Professional ratings
Review scores
| Source | Rating |
| Allmusic | Star |
| Robert Christgau | A− |
| Rolling Stone | (favorable) |

==Track listing==
1. "The King Step Mk.1" (feat. Pato Banton over "If It Happens Again") – 3:32
2. "The Buzz Feeling" (feat. Gunslinger over "Cherry Oh Baby") – 3:41
3. "Lyric Officer Mk.2" (feat. Dillinger over "If It Happens Again") – 3:16
4. "Demonstrate" (feat. Admiral Jerry over "As Always You Were Wrong Again") – 3:55
5. "Two in a One Mk.1" (feat. Pablo & Gunslinger over "The Pillow") – 3:18
6. "Hold Your Position Mk.3" (feat. Stones over "If It Happens Again") – 3:56
7. "Hip Hop Lyrical Robot" (feat. Pato Banton over "Your Eyes Were Open") – 4:22
8. "Style Mk.4" (feat. Pablo over "If It Happens Again") – 4:02
9. "Fight Fe Come in Mk.2" (feat. James Bon & General CP over "The Pillow") – 3:25
10. "V's Version" (feat.

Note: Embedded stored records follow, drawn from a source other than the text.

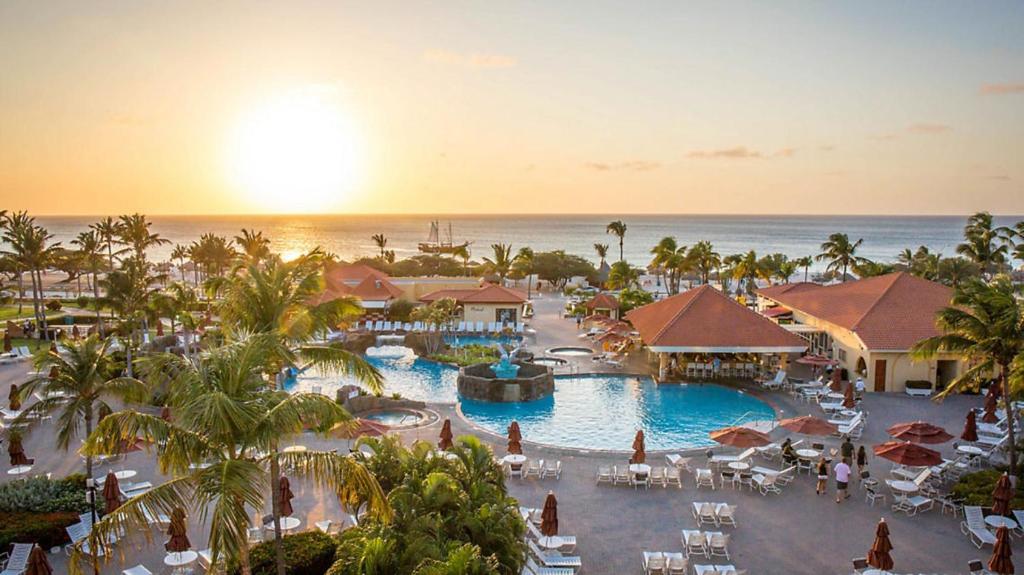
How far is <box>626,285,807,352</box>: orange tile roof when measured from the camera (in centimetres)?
2769

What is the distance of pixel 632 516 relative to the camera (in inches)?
602

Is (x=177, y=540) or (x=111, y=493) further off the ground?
(x=111, y=493)

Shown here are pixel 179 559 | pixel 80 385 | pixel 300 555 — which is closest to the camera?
pixel 300 555

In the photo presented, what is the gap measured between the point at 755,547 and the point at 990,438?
10760 millimetres

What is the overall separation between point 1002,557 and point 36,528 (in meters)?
18.2

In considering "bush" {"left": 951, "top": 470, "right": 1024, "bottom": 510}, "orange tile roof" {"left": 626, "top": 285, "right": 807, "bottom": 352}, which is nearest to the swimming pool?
"orange tile roof" {"left": 626, "top": 285, "right": 807, "bottom": 352}

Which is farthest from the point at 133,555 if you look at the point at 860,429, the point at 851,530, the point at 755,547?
the point at 860,429

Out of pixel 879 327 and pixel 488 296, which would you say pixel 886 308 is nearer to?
pixel 879 327

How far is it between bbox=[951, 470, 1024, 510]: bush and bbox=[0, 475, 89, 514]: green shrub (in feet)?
65.0

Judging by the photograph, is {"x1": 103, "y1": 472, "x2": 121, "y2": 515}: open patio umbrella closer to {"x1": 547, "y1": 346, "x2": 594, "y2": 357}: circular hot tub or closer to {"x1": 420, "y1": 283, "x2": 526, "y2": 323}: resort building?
{"x1": 547, "y1": 346, "x2": 594, "y2": 357}: circular hot tub

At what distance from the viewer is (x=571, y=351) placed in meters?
35.0

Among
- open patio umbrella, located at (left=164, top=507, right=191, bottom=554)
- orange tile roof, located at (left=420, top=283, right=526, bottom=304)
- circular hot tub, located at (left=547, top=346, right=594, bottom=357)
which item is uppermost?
orange tile roof, located at (left=420, top=283, right=526, bottom=304)

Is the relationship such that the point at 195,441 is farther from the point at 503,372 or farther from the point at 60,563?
the point at 503,372

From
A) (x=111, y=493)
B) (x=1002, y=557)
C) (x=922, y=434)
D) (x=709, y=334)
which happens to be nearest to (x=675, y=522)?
(x=1002, y=557)
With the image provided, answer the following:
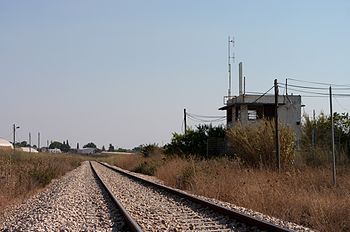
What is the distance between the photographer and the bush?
32406mm

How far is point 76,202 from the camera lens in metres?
19.8

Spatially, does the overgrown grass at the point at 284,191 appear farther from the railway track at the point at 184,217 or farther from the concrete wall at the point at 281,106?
the concrete wall at the point at 281,106

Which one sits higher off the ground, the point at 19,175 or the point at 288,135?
the point at 288,135

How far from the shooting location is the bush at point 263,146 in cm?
3241

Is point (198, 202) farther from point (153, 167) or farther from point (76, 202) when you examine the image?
point (153, 167)

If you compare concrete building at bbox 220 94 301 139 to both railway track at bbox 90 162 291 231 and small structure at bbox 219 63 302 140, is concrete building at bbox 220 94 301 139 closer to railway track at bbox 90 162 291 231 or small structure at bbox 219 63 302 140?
small structure at bbox 219 63 302 140

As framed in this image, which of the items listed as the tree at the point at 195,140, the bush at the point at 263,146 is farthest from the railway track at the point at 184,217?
the tree at the point at 195,140

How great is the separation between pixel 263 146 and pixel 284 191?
581 inches

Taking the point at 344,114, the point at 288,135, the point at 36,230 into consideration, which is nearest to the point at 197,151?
the point at 344,114

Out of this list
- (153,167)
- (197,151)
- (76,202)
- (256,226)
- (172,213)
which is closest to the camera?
(256,226)

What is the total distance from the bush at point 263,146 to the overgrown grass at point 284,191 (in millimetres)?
3622

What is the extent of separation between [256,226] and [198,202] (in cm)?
554

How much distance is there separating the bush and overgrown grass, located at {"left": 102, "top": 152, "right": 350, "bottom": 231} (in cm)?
362

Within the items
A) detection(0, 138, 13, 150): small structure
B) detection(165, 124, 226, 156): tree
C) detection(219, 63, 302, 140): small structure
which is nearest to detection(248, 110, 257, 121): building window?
detection(219, 63, 302, 140): small structure
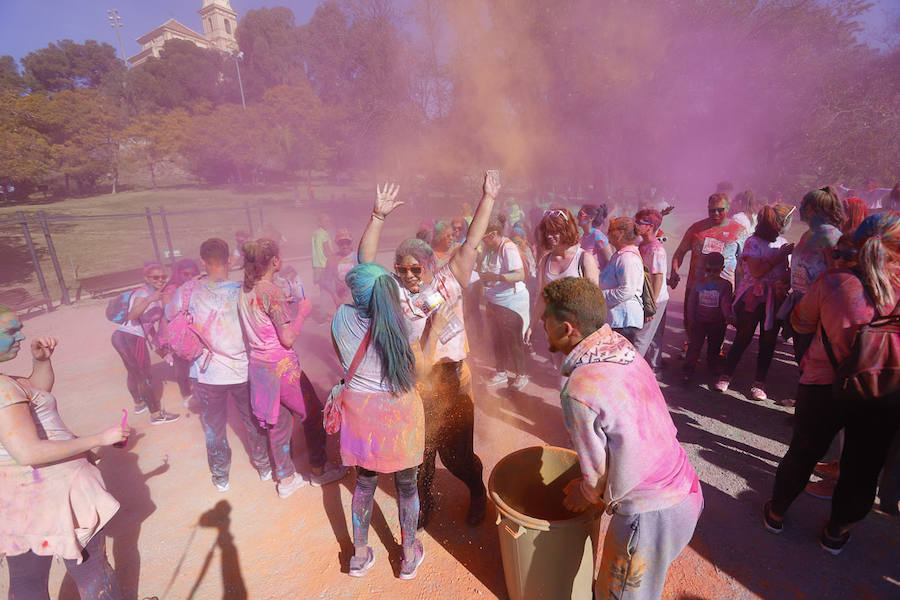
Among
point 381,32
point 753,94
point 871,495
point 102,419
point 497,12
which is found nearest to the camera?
point 871,495

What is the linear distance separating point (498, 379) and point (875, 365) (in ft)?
11.7

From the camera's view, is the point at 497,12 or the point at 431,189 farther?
the point at 431,189

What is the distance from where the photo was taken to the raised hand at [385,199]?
3284mm

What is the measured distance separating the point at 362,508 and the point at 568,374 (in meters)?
1.63

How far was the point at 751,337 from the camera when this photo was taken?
458 cm

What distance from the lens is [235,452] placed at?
4246mm

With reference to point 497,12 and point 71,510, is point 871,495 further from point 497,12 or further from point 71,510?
point 497,12

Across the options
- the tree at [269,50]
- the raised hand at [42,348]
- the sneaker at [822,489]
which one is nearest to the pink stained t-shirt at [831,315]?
the sneaker at [822,489]

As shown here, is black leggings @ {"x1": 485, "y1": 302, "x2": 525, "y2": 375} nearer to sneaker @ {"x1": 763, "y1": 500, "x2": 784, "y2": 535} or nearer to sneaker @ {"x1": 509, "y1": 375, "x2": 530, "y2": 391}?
sneaker @ {"x1": 509, "y1": 375, "x2": 530, "y2": 391}

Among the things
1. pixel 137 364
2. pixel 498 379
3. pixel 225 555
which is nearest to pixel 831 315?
pixel 498 379

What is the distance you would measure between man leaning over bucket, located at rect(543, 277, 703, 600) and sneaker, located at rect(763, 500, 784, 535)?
5.15 ft

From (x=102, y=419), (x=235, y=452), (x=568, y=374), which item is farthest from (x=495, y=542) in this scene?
(x=102, y=419)

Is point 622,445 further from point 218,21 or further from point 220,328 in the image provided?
point 218,21

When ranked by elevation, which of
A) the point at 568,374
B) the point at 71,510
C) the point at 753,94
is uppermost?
the point at 753,94
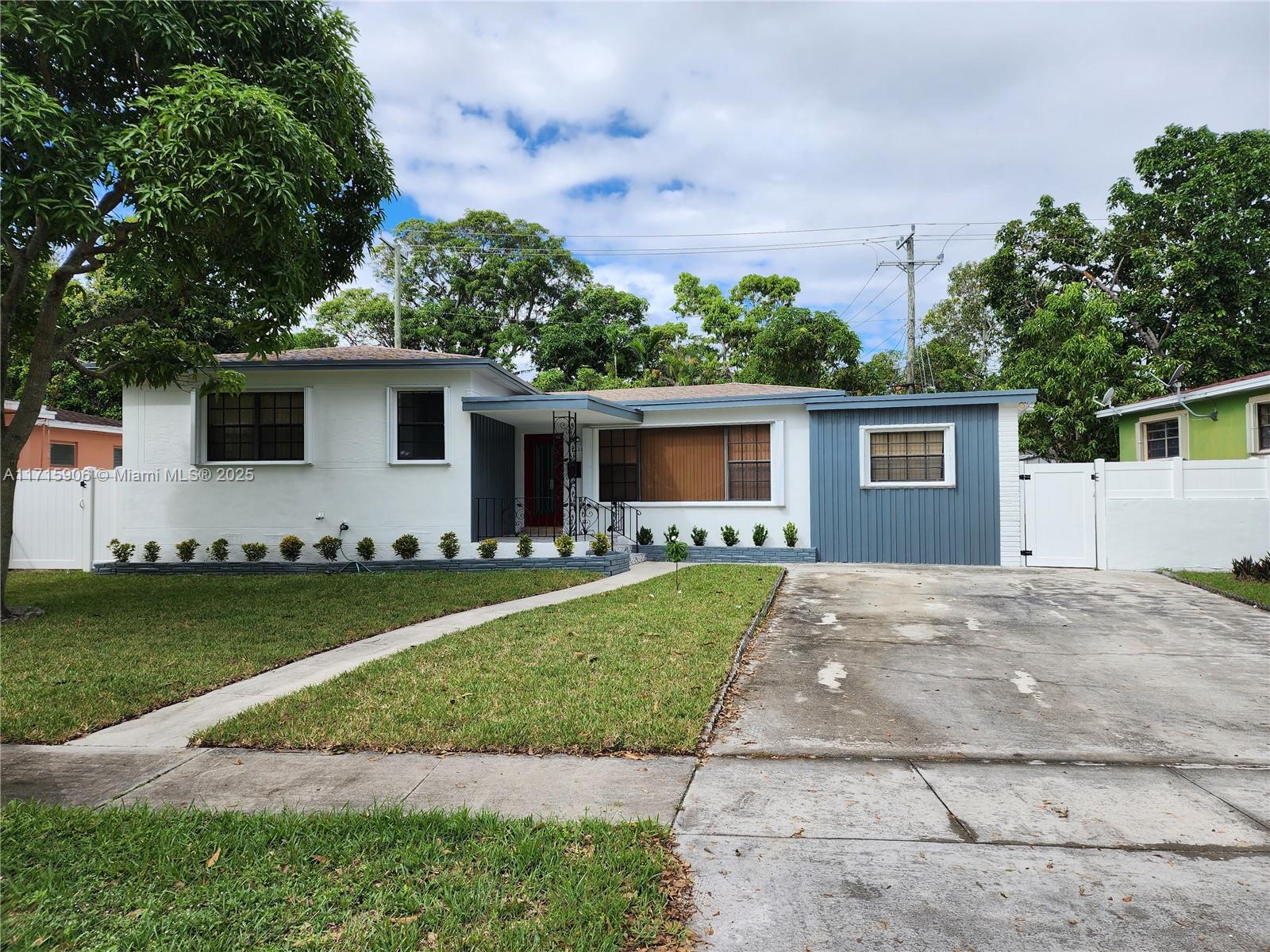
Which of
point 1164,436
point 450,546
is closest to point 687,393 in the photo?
point 450,546

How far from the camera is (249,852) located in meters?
3.09

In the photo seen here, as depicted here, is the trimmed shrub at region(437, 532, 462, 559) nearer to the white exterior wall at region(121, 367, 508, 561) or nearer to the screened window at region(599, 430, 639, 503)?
the white exterior wall at region(121, 367, 508, 561)

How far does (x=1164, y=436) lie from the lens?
18.3 m

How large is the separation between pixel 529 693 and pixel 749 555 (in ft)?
31.0

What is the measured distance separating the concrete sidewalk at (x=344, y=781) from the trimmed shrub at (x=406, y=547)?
8443mm

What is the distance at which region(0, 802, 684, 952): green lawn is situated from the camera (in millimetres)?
2529

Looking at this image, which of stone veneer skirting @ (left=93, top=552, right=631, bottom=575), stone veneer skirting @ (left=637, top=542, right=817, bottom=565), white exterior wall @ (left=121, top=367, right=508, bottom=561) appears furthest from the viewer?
stone veneer skirting @ (left=637, top=542, right=817, bottom=565)

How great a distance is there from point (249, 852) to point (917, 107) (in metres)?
12.3

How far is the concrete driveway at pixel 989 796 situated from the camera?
2.67 m


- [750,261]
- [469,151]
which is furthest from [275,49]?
[750,261]

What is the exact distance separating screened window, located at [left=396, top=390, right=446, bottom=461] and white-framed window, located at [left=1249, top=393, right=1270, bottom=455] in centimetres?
1644

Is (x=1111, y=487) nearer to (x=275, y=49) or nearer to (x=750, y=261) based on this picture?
(x=275, y=49)

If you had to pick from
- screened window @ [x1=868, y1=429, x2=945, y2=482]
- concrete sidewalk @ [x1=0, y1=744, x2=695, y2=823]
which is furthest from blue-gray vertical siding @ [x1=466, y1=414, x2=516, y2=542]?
concrete sidewalk @ [x1=0, y1=744, x2=695, y2=823]

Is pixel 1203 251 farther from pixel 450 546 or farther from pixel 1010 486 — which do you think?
pixel 450 546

Sister V over "Version Girl") – 3:25
11. "Don't Break My Heart" – 3:49 U.K Single.
12. "I Got You Babe" (with Chrissie Hynde) (Sonny & Cher Cover) – 3:09
13. "Mi Spliff" – 4:01

==Personnel==

Technical personnel
- Howard Gray – engineer
- Nick Phipps – tape op
- Dave Dragon – cover illustration

==Bigga Baggariddim==
In 2021, UB40 released Bigga Baggariddim, their 20th album, which features collaborations with artists from the original Baggariddim and newer reggae artists. Songs on the new album include "Good Vibes Tonight" and "Message Of Love", while guests include Tippa Irie, KIOKO, House of Shem and Inner Circle.